• **EXCERPT TO READ**:
────────────────
Untitled Artwork

blah blah blah

I told myself I would drop in, but only briefly – haven’t even checked my buddy list.
I told myself I wouldn’t update, that I have nothing to say here.
(I’m writing, but they are different words for different spaces. A project, if you will.)
 
BUT I ended up poking around.
AND something came to mind.
 
(Truth be told, it’s been floating around the edges and just became a fully-fledged thought.)
 
Relationships, both platonic and romantic, have never been the easiest for me. Some of the reasons for this are obvious (at least now, in hindsight) and some are still a mystery. Some of the blame lies with me. Some of it belongs to the people who have let me down. Most often it is some combination of the two.
 
I could go down the whole rabbit hole of perception. How I enjoy who I am, the self I perceive, but fear others perceive me differently, and that whatever they perceive falls short. I’m also aware that, if this is the case, it’s possibly because I’m stingy with what I reveal of myself.
 
While all of that is true, it’s not completely pertinent to my point. My point is that over the last couple of decades, I’ve developed a habit of cutting and running at even the slightest hint of someone growing bored/annoyed/frustrated with me. Better to be the ditcher than the ditchee. (It’s an absolute fucking miracle that I’m still married with this mindset.)
────────────────
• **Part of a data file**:
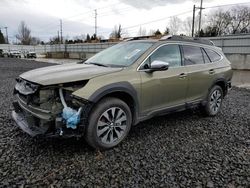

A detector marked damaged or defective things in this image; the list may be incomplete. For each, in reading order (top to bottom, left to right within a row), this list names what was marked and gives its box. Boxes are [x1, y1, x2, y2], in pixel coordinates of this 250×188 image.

crushed hood [20, 63, 123, 85]
damaged suv [11, 35, 232, 150]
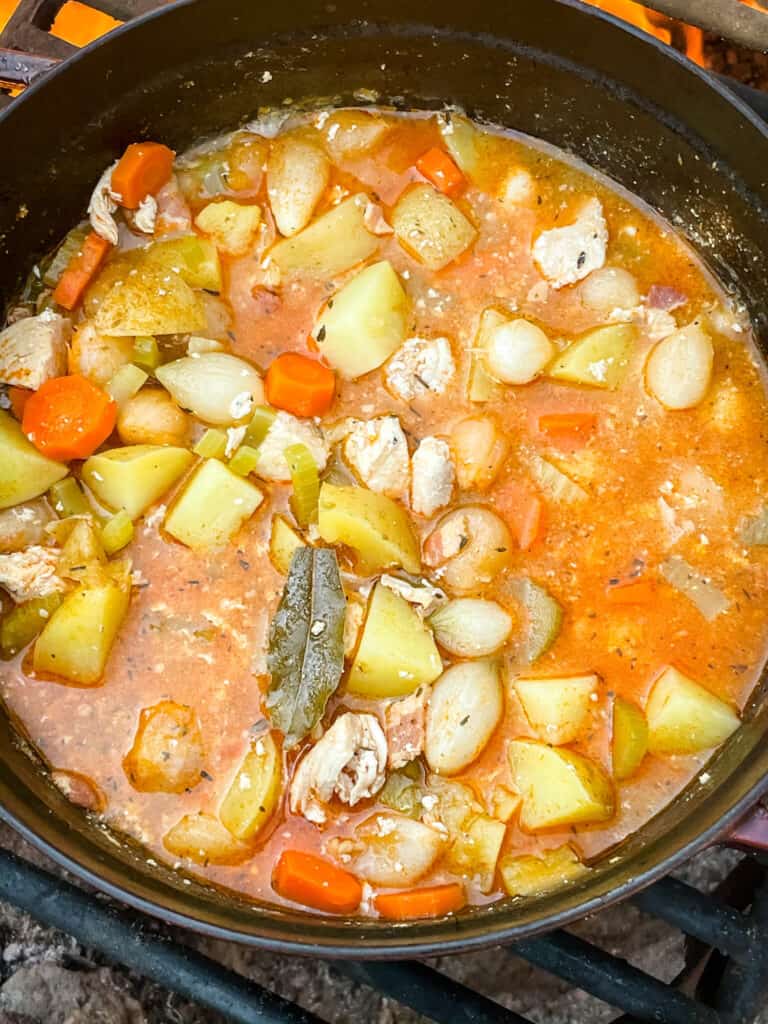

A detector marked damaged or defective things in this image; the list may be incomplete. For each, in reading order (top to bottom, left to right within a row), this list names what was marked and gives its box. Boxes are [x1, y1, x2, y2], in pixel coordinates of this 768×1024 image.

charred metal bar [0, 847, 325, 1024]
charred metal bar [333, 958, 532, 1024]
charred metal bar [512, 929, 720, 1024]
charred metal bar [634, 872, 761, 958]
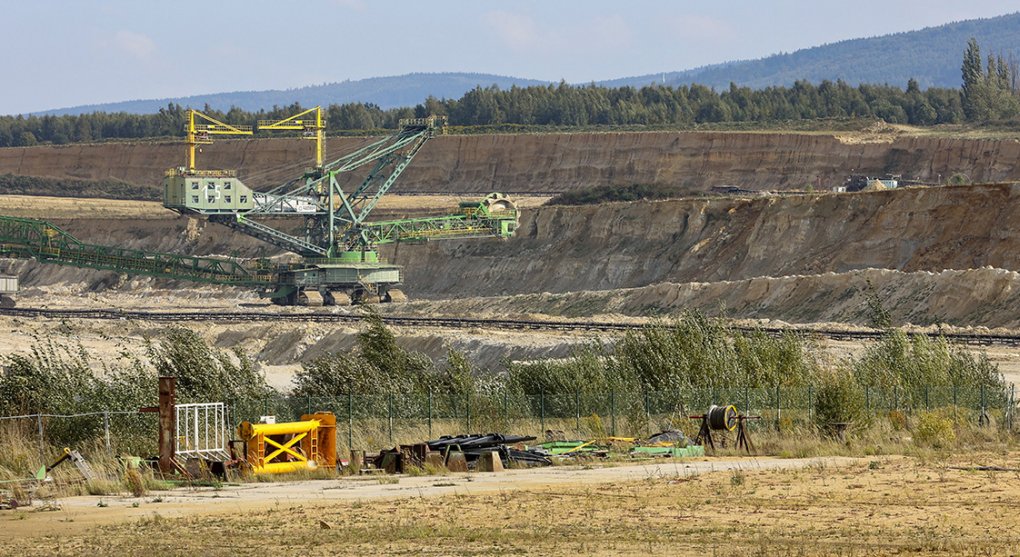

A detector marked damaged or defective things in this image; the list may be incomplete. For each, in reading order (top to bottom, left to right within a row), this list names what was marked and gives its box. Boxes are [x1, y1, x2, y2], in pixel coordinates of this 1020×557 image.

rusty support pole [158, 374, 176, 474]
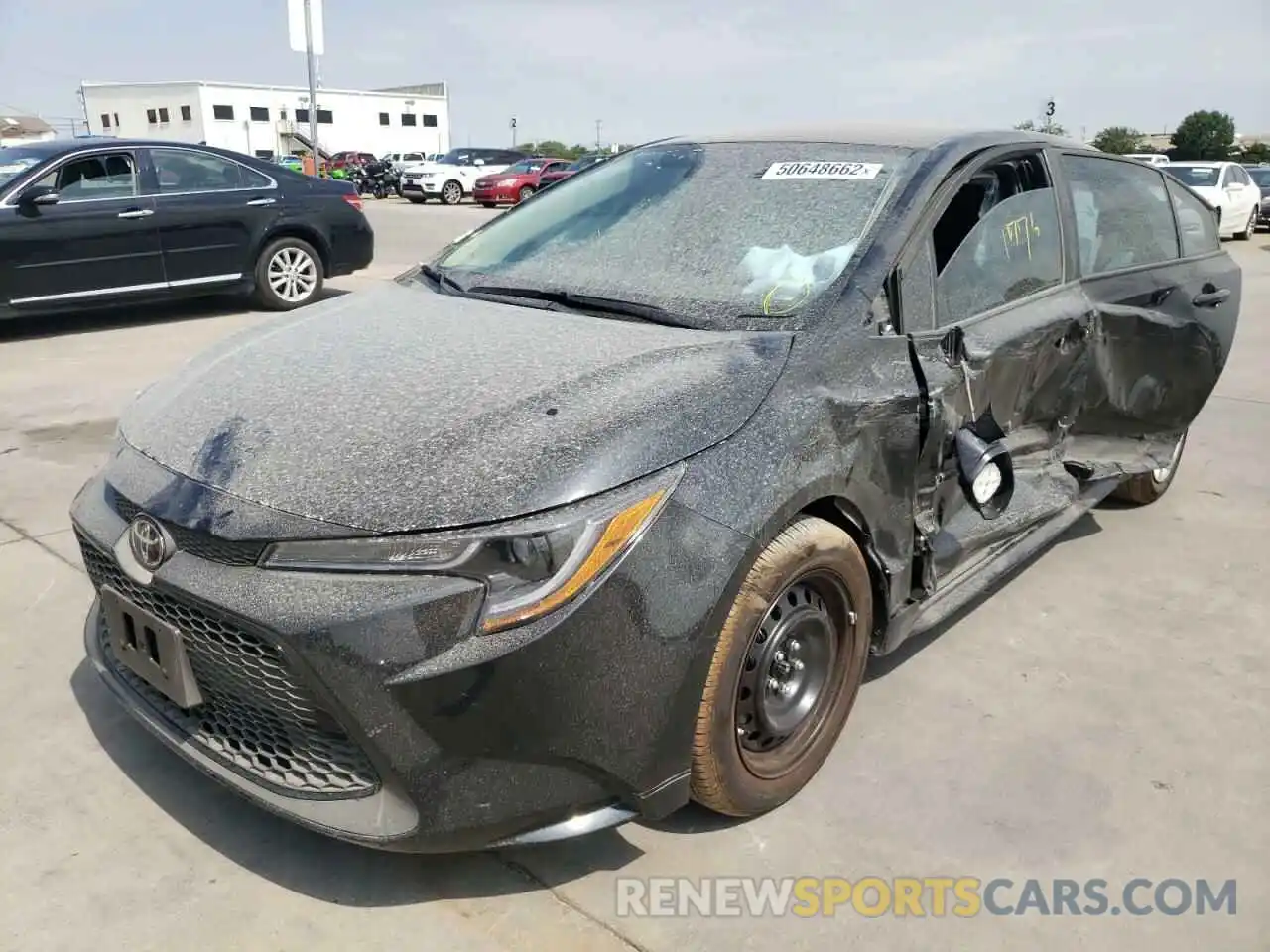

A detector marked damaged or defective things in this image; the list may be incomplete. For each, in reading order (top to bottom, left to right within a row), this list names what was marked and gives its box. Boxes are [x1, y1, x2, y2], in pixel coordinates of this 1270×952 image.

damaged toyota corolla [71, 123, 1238, 853]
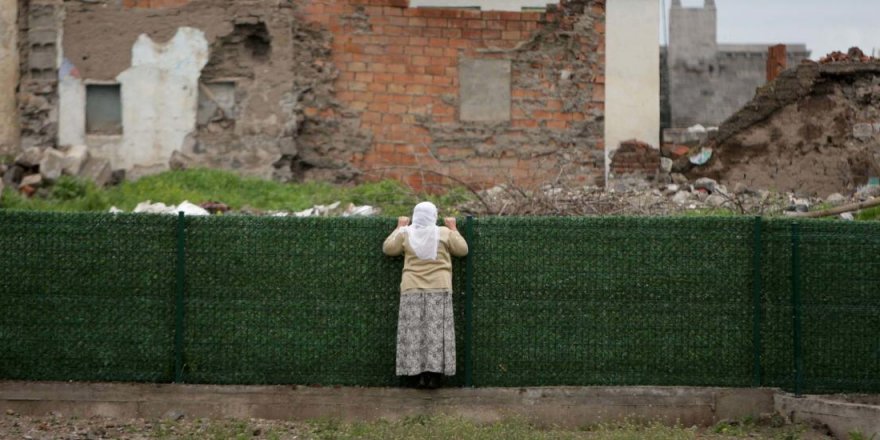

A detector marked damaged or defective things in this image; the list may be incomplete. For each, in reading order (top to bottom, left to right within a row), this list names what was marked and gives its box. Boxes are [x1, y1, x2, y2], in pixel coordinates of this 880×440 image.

broken concrete slab [39, 148, 65, 182]
broken concrete slab [62, 144, 90, 175]
broken concrete slab [79, 157, 111, 186]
────────────────
• **DIRECTIONS**:
a) Answer these about the relationships post:
(i) What has the writer not even checked?
(ii) Most often, where does the blame for the writer's relationship troubles lie?
(iii) What habit has the writer developed over the last couple of decades?
b) In the records, retype the lines from the one containing "this 1020×557 image." through the end of the records, inclusive. Leave the pictures out.
The text and the records have no connection to each other.

• **RESULTS OF THE TASKS**:
a)
(i) The writer's buddy list.
(ii) In some combination of the writer and the people who have let the writer down.
(iii) Cutting and running at even the slightest hint of someone growing bored/annoyed/frustrated with the writer.

b)
A detector marked damaged or defective things in this image; the list may be incomplete. For each, in reading order (top to bottom, left to right within a row), this list names what was marked and gives its box. Boxes are [x1, y1, x2, y2], in pixel coordinates of this 1020×557 image.

rusty support pole [158, 374, 176, 474]

A detector marked damaged or defective things in this image; the list may be incomplete. For each, in reading order (top to bottom, left to right within a row), this list names what was marked and gives its box. Boxes are [x1, y1, x2, y2], in pixel coordinates of this 1270×952 image.

damaged toyota corolla [71, 123, 1238, 853]

A detector marked damaged or defective things in this image; the list may be incomplete. For each, in reading order (top to bottom, left to right within a row), this list names what was marked and gives its box. Boxes are [x1, y1, x2, y2], in pixel coordinates of this 880×440 image.

broken concrete slab [39, 148, 65, 182]
broken concrete slab [62, 144, 90, 175]
broken concrete slab [79, 157, 111, 186]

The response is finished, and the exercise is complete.